Vice President Mike Pence predicted a vaunted “blue wave” of Democratic voters will hit a “red wall” in Nevada at rallies aimed at boosting Sen. Dean Heller, gubernatorial candidate Attorney General Adam Laxalt and Republican congressional candidate Cresent Hardy.

After a rally in Las Vegas on behalf of Hardy earlier on Saturday, Pence spoke to a crowd of about 900 in a jet hangar at the Carson City Airport alongside Heller and Laxalt, both in tight races. The rally Saturday afternoon came after both candidates marched with supporters through Carson City at the Nevada Day parade.

“I keep hearing about this blue wave,” Pence said. “I have a feeling it’s going to hit a red wall right here in Nevada.”

Heller, who is fighting to retain his Senate seat, is running against newcomer first-term Rep. Jacky Rosen. Pence, who served with Heller in the House of Representatives, said that the senator had a track record of putting “Nevada first.”

“I’ve known this guy a long time,” Pence said, starting a long pitch for electing Heller. “We served in the House of Representatives together. And I’ll tell you what, he’s a Nevada original.”

Pence cast Heller as a principled conservative who should remain in the Senate and who would help the Trump administration pursue its agenda. He cited Heller’s support for repealing the individual mandate for the Affordable Care Act, stronger borders, tax cuts and increased defense spending. Heller, who had a rocky relationship with Trump at the start of his presidency, has since embraced him, telling Trump in Elko last week that “everything you touch turns to gold.”

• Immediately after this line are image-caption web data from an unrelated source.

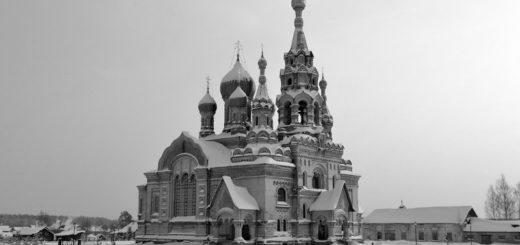 храм, церковь, обитель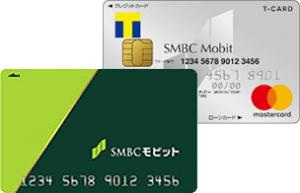 SMBCモビットとTカード プラスの違いは?申込条件や審査基準・難易度は?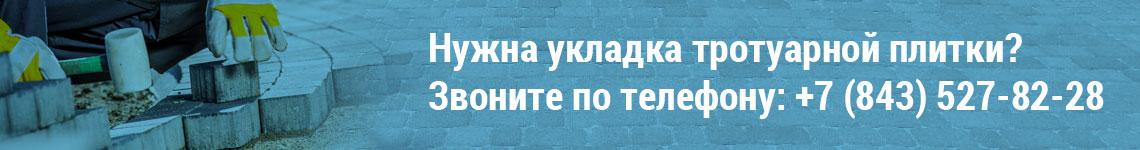 Укладка тротуарной плитки брусчатки в Казани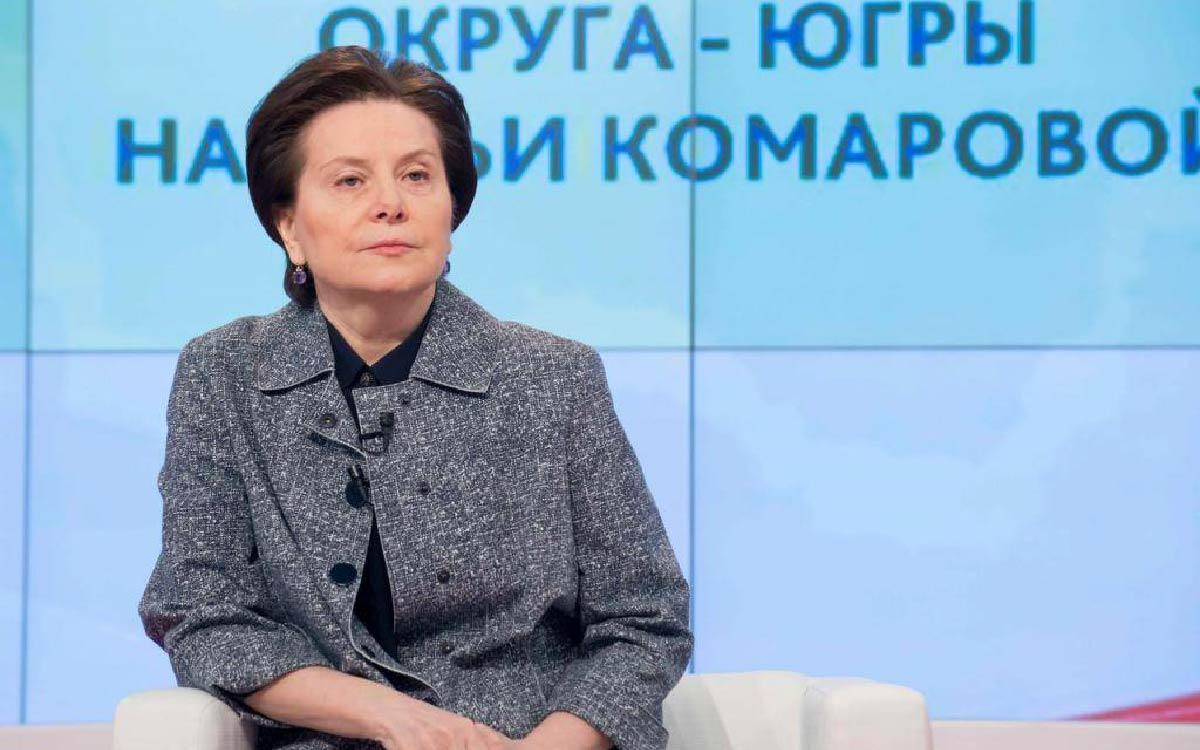 Наталья Комарова провела более 50 онлайн-встреч с югорчанами Югорск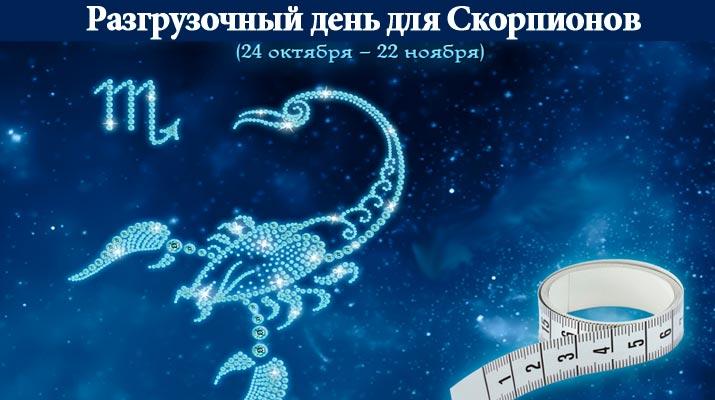 Разгрузочный день для Скорпионов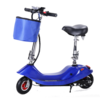scooter electrico bateria recargable patinete electrico barato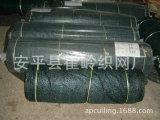 大量供应 塑料遮阳网 大棚抗老化遮阳网 三针遮阳网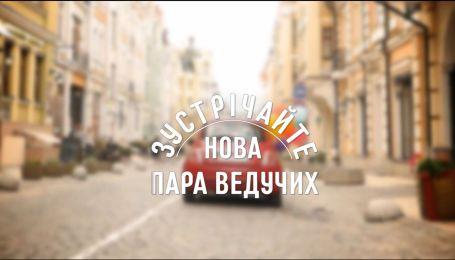 """Встречайте новых ведущих """"Сніданка"""""""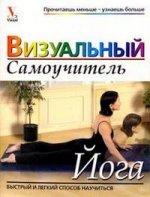 Йога: визуальный самоучитель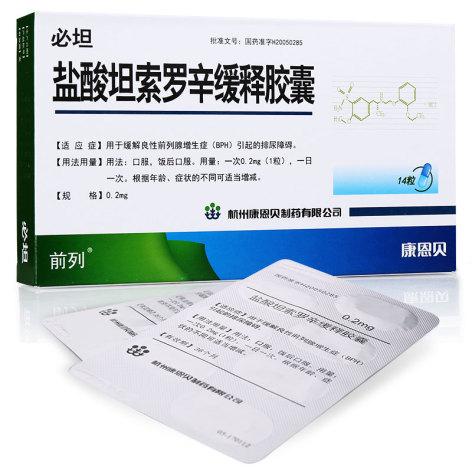 盐酸坦索罗辛缓释胶囊(必坦)包装主图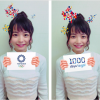 【LINE】東京2020オリンピック1000日前記念の限定カメラフィルターが期間限定で登場!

“It’s really a choice between tax cuts and tax hikes. It’s a choice between stronger borders and open borders,” Pence said. “It’s a choice between a stronger military and greater respect in the world and more military cuts. It’s a choice between independence and dependence. It’s a choice between protecting Medicare as we know it or start this Medicare for all business that will just bankrupt the system and result in less coverage for seniors across this country.”

The vice president also directly addressed the migrant caravan of thousands of Hondurans and Guatemalans attempting to seek asylum in the U.S., saying that it is a “challenge to our border, challenged to our sovereignty” repeating Trump’s claim that you don’t have a country without strong borders.

“As President Trump made clear, this is an assault on our country, and we will not allow it,” he said.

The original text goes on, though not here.